A guy who is 73 years old and has been diagnosed with a recurrence of skin squamous cell carcinoma that has spread to the nasal septum and dorsum and has metastasized to lymph nodes (cT4aN2bM0). Earlier, he had surgery at another facility for a partial rhinectomy as well as repair of the left ala with a left forehead flap.
The patient had a partial rhinectomy as well as bilateral neck dissection, which led to a diagnosis of pN3b, ENE +, and the sub-galeal placement of a tissue expander on the patient’s top right forehead (an uncommon location owing to the scars from prior surgery).
Radiotherapy with adjuvant treatment was carried out on N. After a delay of six months after the conclusion of radiation on the neck, reconstruction was finally performed. During this time, the columella exhibited increasing deformation, progressively sloping to the left side of the head.

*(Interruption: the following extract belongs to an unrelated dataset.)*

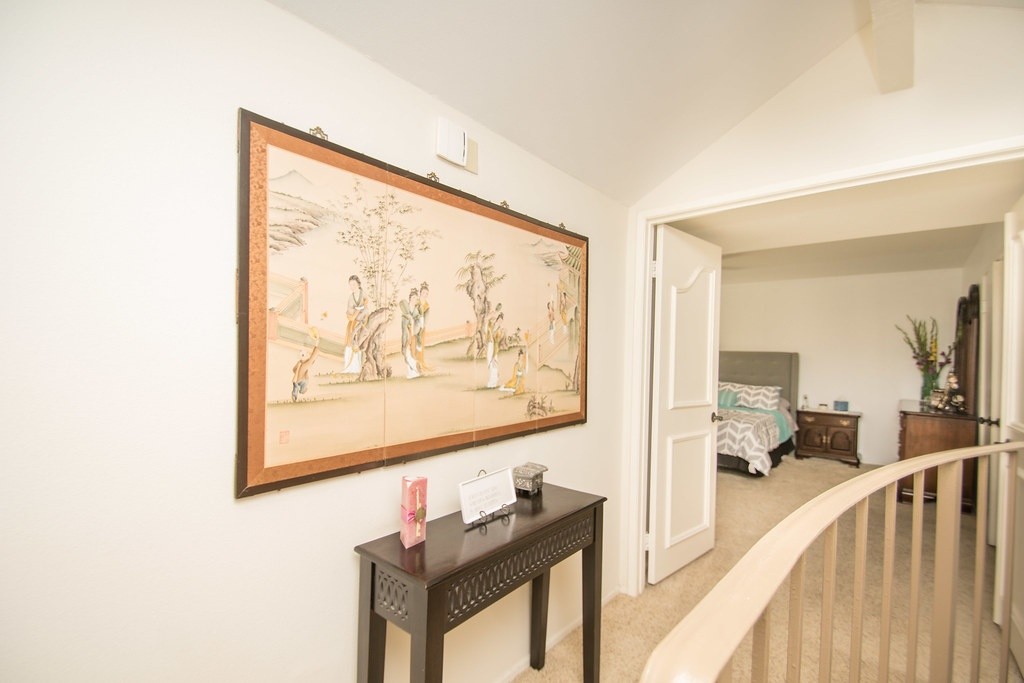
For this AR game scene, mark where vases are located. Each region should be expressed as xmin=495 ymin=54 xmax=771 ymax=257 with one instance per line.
xmin=922 ymin=374 xmax=939 ymax=398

It was intended for the whole nasal skin to be reconstructed using a flap taken from the patient’s forehead. The flap would have been attached to the remaining columella by an incision similar to one made during open rhinoplasty. We came to an understanding with the patient that our objective was to give him a nose that was repaired to look as much like his natural one as was humanly feasible. A computer-aided design was used to create the contour of the rebuilt nose in order to replicate the natural nose and to arrange the measurements and angles. It was decided that the structure needed a plate that was constructed to order.
After mapping the right supratrochlear pedicle using linear ultrasonography, the template was used to design the flap that was placed on the patient’s forehead. In order to restore the lining, local hinge flaps were scheduled to be taken from the cheeks.